Gouvernance
EUDR : la loi qui voulait sauver les forêts trébuche sur ses serveurs
Par Thierry Derouet, publié le 02 octobre 2025
On avait déjà vu la Commission européenne brandir la « simplification » pour assouplir le RGPD et écorner la CSRD dans le paquet Omnibus. Cette fois, c’est un autre registre : pour repousser l’application du règlement contre la déforestation importée (EUDR), Bruxelles invoque un motif inattendu — l’informatique ne suivrait pas.

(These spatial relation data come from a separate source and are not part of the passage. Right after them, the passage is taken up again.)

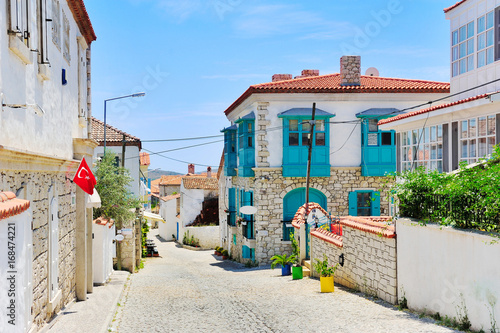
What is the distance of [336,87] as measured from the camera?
25578 millimetres

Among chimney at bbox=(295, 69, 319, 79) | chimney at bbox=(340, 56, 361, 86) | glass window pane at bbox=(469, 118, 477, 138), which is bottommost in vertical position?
glass window pane at bbox=(469, 118, 477, 138)

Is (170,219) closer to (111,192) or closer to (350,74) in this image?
(350,74)

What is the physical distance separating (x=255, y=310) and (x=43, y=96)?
256 inches

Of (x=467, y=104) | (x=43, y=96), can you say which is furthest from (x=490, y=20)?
(x=43, y=96)

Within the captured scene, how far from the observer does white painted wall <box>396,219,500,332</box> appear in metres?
8.04

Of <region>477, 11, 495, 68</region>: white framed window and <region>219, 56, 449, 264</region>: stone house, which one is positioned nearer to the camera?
<region>477, 11, 495, 68</region>: white framed window

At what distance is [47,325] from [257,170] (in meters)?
15.9

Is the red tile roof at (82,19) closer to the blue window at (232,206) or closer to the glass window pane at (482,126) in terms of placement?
the glass window pane at (482,126)

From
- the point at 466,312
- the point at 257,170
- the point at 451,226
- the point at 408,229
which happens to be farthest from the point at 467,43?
the point at 257,170

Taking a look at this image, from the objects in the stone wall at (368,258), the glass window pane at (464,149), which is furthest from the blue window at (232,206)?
the glass window pane at (464,149)

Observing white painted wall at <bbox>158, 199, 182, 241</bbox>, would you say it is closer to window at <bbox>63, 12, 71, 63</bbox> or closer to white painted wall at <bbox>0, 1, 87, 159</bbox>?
white painted wall at <bbox>0, 1, 87, 159</bbox>

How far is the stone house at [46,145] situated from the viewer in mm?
7000

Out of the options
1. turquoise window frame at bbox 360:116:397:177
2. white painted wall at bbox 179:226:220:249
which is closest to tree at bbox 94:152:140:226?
turquoise window frame at bbox 360:116:397:177

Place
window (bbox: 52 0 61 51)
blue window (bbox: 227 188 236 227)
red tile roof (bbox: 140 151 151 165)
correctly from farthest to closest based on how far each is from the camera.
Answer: red tile roof (bbox: 140 151 151 165), blue window (bbox: 227 188 236 227), window (bbox: 52 0 61 51)
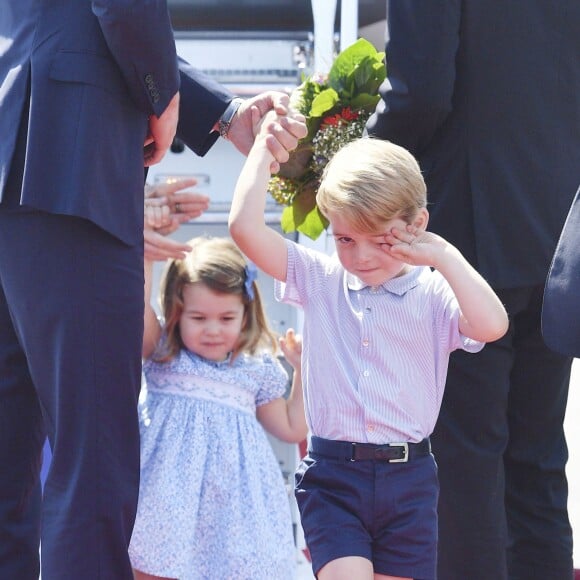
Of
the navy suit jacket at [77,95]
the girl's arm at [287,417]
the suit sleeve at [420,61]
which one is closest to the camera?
the navy suit jacket at [77,95]

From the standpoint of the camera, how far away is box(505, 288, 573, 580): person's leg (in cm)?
298

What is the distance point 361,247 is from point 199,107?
70 centimetres

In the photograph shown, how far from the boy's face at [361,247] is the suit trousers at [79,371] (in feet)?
1.44

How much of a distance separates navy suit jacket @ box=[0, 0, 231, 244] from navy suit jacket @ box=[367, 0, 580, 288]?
688 mm

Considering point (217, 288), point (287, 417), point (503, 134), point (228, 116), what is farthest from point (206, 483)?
Answer: point (503, 134)

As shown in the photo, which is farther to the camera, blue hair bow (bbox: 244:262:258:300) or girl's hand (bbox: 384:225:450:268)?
blue hair bow (bbox: 244:262:258:300)

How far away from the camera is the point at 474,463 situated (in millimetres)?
2854

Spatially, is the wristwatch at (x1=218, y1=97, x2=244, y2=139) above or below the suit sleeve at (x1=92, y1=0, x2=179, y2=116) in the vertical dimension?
below

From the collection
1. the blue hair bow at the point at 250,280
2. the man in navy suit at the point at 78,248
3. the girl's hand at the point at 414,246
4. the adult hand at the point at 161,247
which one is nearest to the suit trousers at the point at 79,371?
the man in navy suit at the point at 78,248

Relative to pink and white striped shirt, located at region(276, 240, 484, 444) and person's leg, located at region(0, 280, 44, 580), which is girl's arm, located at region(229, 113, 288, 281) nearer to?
pink and white striped shirt, located at region(276, 240, 484, 444)

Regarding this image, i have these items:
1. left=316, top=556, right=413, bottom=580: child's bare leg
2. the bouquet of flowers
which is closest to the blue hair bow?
the bouquet of flowers

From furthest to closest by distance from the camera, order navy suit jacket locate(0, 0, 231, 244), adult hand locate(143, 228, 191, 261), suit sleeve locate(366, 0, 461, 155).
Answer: adult hand locate(143, 228, 191, 261) → suit sleeve locate(366, 0, 461, 155) → navy suit jacket locate(0, 0, 231, 244)

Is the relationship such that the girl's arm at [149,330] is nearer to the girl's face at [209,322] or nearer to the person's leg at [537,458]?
the girl's face at [209,322]

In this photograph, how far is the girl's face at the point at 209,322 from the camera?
137 inches
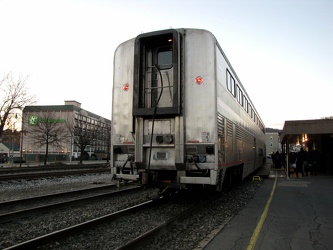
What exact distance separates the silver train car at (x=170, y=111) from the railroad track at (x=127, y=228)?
0.83 metres

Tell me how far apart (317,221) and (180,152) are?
3.35 meters

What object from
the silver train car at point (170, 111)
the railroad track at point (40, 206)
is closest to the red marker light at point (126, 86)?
the silver train car at point (170, 111)

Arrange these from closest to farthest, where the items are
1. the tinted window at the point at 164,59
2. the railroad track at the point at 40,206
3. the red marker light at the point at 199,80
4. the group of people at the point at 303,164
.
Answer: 1. the railroad track at the point at 40,206
2. the red marker light at the point at 199,80
3. the tinted window at the point at 164,59
4. the group of people at the point at 303,164

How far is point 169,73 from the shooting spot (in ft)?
24.4

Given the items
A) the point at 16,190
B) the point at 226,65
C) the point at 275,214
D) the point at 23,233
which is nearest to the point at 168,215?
the point at 275,214

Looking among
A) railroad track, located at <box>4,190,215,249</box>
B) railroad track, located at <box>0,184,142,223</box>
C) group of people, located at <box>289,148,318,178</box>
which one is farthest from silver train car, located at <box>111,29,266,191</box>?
group of people, located at <box>289,148,318,178</box>

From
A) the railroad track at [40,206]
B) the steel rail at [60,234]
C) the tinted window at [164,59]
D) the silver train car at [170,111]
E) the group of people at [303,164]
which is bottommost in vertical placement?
the railroad track at [40,206]

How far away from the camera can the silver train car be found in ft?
22.4

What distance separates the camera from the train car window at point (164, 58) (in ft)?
24.8

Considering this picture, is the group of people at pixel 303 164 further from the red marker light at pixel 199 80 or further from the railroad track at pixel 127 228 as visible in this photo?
the red marker light at pixel 199 80

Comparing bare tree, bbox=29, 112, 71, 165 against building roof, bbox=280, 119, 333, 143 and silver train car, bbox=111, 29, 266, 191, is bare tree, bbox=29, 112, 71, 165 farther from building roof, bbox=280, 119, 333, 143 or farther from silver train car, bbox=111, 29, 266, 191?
silver train car, bbox=111, 29, 266, 191

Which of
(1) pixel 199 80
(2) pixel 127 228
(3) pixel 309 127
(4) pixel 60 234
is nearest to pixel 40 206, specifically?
(4) pixel 60 234

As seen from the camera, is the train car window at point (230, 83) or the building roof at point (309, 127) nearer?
the train car window at point (230, 83)

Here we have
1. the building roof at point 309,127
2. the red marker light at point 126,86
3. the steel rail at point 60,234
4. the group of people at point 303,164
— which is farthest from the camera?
the group of people at point 303,164
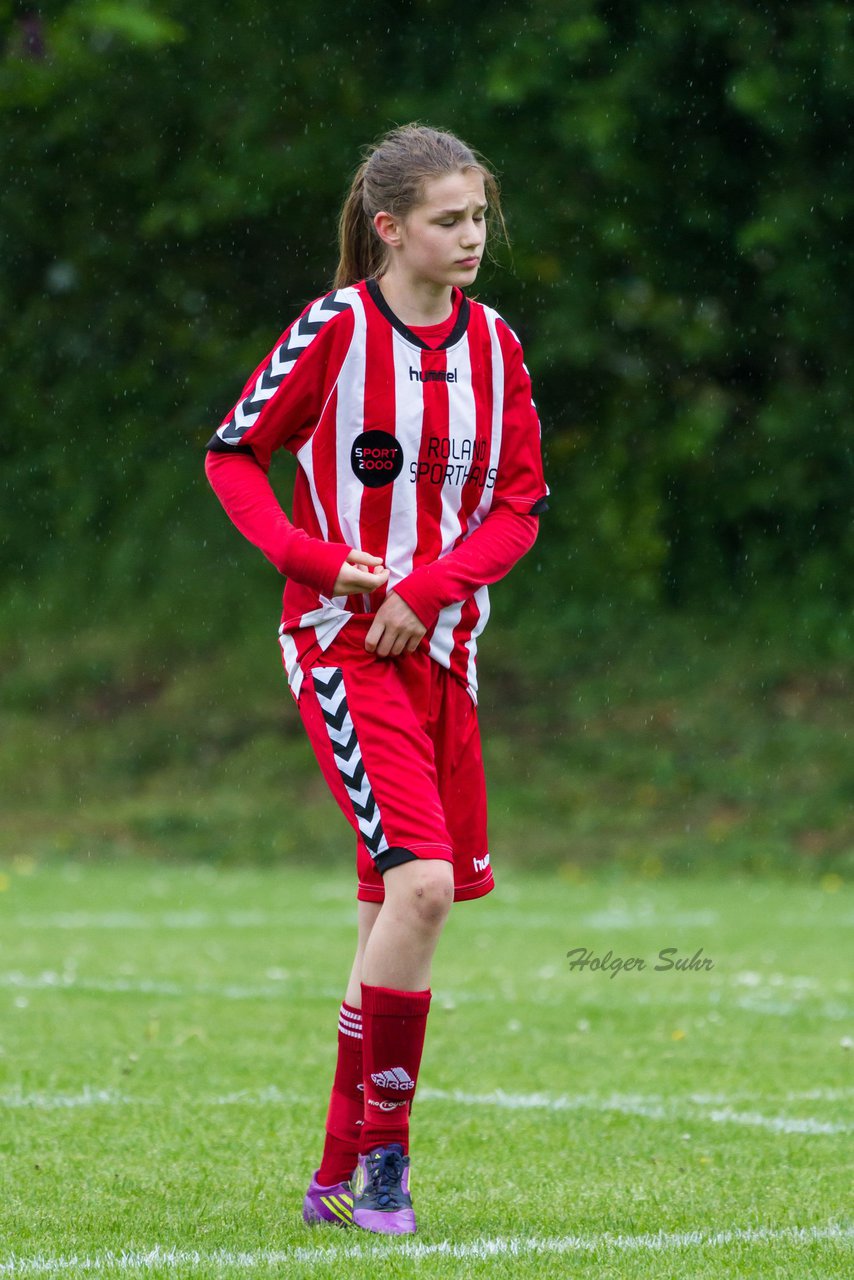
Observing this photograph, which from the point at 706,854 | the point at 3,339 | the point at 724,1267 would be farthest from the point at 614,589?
the point at 724,1267

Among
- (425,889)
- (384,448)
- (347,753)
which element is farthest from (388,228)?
(425,889)

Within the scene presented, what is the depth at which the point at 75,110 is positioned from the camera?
67.4 ft

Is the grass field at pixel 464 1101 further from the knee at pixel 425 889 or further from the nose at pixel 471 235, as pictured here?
the nose at pixel 471 235

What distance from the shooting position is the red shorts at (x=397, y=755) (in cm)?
393

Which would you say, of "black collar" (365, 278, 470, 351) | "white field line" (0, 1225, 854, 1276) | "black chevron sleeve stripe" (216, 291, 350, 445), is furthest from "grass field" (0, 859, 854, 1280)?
"black collar" (365, 278, 470, 351)

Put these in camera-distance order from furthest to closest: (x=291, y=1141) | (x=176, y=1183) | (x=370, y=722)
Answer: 1. (x=291, y=1141)
2. (x=176, y=1183)
3. (x=370, y=722)

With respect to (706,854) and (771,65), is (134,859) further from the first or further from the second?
(771,65)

«Il n’est pas possible de garantir que le système informatique puisse gérer la charge attendue. » L’aveu ne vient pas d’un DSI sous pression, mais de la Commission européenne elle-même. Dans une lettre signée par la commissaire à l’Environnement Jessika Roswall et adressée aux colégislateurs — Parlement européen et Conseil de l’UE —, Bruxelles reconnaît que le registre numérique de l’EUDR risque l’embolie. Conséquence directe : l’application de la loi anti-déforestation est repoussée d’un an. Après avoir promis de tracer le cacao, le soja ou le bois jusqu’à la parcelle GPS près, l’Europe trébuche donc… sur son propre serveur.
Un règlement taillé pour les données
Rappelons l’ambition du texte adopté en 2023 : bannir du marché européen tout produit lié à une déforestation postérieure à 2020. Comment ? Par une diligence raisonnée, qui oblige chaque importateur à géolocaliser la parcelle d’où provient son produit, à vérifier sa légalité et à soumettre le tout dans un système informatique central. C’est ce système d’information européen qui devait devenir la colonne vertébrale de la loi. Concrètement, il s’agit d’une plateforme centralisée permettant aux opérateurs de déposer leurs déclarations de diligence raisonnée (DDS). Deux modes d’accès sont prévus : une interface web pour les petits volumes et, pour les grands groupes, une API machine-to-machine capable d’ingérer des flux massifs de données au format GeoJSON. Chaque déclaration doit inclure la géolocalisation précise des parcelles (points ou polygones), les données sur le produit, et une attestation de conformité. Le système est conçu pour s’interfacer avec les systèmes douaniers nationaux via le guichet unique européen (EU Single Window Environment for Customs), afin de déclencher automatiquement les contrôles. Les autorités compétentes des États membres y accèdent pour vérifier la cohérence des données, déclencher des inspections ciblées et, in fine, autoriser ou bloquer l’entrée d’un lot sur le marché.
En théorie, le mécanisme est élégant : une base de données unique, alimentée en flux tendu par les opérateurs et contrôlée par les États. En pratique, il suppose d’ingérer des millions de fichiers géospatiaux, de croiser des polygones de parcelles avec des images satellites, d’assurer l’interopérabilité avec vingt-sept systèmes douaniers et de délivrer des temps de réponse acceptables.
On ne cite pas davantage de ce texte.